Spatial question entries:
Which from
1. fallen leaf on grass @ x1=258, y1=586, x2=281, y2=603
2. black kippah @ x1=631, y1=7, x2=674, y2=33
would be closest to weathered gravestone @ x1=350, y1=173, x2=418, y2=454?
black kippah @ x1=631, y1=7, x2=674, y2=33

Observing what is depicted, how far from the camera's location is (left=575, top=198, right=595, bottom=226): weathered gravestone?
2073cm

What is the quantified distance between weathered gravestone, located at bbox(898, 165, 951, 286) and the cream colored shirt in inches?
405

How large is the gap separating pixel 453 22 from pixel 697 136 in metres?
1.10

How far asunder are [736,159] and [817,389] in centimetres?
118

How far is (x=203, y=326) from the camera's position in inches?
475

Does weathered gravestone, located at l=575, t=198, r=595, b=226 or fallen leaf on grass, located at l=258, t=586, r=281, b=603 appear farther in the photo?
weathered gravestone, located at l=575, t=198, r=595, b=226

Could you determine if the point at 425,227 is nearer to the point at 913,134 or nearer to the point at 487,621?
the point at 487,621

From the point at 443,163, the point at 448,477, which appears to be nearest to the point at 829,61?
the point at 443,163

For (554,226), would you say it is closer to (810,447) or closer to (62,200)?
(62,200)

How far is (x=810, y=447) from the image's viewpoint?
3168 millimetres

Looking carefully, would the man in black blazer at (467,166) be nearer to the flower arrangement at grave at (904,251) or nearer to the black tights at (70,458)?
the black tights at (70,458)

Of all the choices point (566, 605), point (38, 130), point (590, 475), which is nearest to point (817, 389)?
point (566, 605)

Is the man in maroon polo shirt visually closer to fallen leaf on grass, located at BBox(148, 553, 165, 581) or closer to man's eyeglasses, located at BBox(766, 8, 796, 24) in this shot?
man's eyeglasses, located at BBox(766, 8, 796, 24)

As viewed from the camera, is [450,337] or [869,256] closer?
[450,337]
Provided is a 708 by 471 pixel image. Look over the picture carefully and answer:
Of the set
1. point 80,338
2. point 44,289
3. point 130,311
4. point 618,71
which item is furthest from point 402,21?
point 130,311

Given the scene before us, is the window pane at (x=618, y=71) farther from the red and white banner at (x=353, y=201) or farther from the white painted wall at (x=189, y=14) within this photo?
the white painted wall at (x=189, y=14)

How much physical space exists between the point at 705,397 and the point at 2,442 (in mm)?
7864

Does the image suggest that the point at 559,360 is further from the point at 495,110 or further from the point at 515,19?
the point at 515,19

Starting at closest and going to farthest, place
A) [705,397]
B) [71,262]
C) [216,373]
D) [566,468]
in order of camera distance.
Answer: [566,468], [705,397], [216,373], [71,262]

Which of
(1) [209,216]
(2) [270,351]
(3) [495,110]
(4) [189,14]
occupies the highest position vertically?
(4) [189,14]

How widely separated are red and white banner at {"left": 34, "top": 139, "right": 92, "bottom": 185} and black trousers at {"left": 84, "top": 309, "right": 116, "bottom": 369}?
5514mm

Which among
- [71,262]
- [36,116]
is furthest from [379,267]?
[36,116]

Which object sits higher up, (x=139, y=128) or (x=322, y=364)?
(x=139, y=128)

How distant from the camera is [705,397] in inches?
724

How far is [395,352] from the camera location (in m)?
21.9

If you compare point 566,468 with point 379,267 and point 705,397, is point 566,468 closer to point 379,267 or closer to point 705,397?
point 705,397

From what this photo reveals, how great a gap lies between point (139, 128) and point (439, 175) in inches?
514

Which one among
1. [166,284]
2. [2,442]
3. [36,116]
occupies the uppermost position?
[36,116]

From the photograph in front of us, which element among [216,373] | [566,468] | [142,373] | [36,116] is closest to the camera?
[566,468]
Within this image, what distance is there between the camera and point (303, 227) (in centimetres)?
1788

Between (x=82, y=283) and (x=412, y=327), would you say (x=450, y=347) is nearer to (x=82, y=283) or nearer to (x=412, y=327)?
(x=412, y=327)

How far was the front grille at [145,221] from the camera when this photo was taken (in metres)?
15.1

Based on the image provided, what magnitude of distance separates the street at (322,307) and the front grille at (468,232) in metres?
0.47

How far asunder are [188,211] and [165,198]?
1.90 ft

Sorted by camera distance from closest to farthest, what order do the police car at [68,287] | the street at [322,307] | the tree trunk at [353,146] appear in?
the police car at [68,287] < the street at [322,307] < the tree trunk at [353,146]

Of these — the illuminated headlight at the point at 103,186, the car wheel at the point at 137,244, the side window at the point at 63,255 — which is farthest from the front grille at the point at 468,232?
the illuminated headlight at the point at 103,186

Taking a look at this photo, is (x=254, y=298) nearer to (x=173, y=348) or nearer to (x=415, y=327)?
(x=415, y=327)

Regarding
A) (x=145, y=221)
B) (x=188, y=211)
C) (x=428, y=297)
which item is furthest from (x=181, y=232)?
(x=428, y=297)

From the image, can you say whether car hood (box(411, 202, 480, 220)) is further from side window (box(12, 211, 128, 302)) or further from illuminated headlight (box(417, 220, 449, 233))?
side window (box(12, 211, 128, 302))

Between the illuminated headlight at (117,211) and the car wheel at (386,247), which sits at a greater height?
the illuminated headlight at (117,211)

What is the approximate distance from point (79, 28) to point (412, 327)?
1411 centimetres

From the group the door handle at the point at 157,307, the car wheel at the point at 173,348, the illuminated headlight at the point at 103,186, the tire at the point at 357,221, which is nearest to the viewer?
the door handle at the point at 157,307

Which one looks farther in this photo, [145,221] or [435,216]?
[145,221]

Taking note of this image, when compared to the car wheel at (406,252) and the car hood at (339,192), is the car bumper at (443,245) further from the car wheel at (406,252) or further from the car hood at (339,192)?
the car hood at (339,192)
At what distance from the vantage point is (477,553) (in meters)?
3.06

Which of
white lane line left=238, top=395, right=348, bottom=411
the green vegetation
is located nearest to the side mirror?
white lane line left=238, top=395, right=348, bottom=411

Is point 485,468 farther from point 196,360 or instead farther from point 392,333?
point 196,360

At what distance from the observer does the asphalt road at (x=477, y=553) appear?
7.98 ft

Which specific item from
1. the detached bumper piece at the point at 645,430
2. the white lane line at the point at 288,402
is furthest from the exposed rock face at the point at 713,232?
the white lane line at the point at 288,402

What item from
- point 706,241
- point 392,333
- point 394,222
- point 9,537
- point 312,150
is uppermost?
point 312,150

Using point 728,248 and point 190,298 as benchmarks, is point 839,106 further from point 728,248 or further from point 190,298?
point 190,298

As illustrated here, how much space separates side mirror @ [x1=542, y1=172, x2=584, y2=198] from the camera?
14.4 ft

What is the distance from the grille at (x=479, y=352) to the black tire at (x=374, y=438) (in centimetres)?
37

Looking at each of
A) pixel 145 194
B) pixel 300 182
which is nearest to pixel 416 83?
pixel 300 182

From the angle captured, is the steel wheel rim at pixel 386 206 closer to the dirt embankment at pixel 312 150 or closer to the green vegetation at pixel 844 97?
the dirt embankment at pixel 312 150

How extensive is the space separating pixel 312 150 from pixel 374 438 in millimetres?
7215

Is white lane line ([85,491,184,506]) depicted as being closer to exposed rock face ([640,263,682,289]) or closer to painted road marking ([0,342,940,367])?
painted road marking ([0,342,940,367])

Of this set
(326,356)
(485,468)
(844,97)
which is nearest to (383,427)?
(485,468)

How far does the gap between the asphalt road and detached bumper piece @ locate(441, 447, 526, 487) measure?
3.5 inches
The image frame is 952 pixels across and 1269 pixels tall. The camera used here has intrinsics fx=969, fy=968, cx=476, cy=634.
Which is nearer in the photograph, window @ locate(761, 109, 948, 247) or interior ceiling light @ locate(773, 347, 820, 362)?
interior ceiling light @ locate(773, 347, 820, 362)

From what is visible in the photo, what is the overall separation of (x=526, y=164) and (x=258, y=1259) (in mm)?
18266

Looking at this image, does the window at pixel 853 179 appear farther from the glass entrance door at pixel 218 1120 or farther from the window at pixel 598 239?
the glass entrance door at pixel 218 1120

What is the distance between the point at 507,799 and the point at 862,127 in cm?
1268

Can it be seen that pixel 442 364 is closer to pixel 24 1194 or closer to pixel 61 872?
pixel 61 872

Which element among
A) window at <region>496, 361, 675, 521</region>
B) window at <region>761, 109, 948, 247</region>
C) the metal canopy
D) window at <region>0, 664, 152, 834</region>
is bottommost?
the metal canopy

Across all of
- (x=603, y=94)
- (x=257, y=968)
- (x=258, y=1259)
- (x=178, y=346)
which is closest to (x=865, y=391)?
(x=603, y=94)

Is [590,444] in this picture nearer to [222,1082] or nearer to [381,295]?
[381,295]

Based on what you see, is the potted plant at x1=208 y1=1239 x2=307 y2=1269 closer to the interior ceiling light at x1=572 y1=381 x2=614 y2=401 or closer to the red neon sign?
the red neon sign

REQUIRED TASK >> Reproduce unchanged the lines from the records above, starting with the line that contains "How far asunder are [188,211] and [165,198]?" and going on through the line that contains "1411 centimetres", with both of those lines included.

TASK RESULT >>
How far asunder are [188,211] and [165,198]?
1.90 ft

Sorted by camera distance from closest to farthest, what order do the police car at [68,287] | the street at [322,307] | the tree trunk at [353,146] appear in?
the police car at [68,287] < the street at [322,307] < the tree trunk at [353,146]

Of these — the illuminated headlight at the point at 103,186, the car wheel at the point at 137,244, the side window at the point at 63,255 — which is farthest from the front grille at the point at 468,232?
the illuminated headlight at the point at 103,186

Taking a look at this photo, is (x=254, y=298) nearer to (x=173, y=348) or nearer to (x=415, y=327)?
(x=415, y=327)

Regarding
A) (x=145, y=221)
B) (x=188, y=211)
C) (x=428, y=297)
which item is furthest from (x=181, y=232)?
(x=428, y=297)

From the image, can you say whether car hood (box(411, 202, 480, 220)) is further from side window (box(12, 211, 128, 302)) or further from illuminated headlight (box(417, 220, 449, 233))?
side window (box(12, 211, 128, 302))

Between the illuminated headlight at (117,211) and the car wheel at (386,247), which sits at a greater height?
the illuminated headlight at (117,211)

What is the approximate distance from point (79, 28) to point (412, 327)?
1411 centimetres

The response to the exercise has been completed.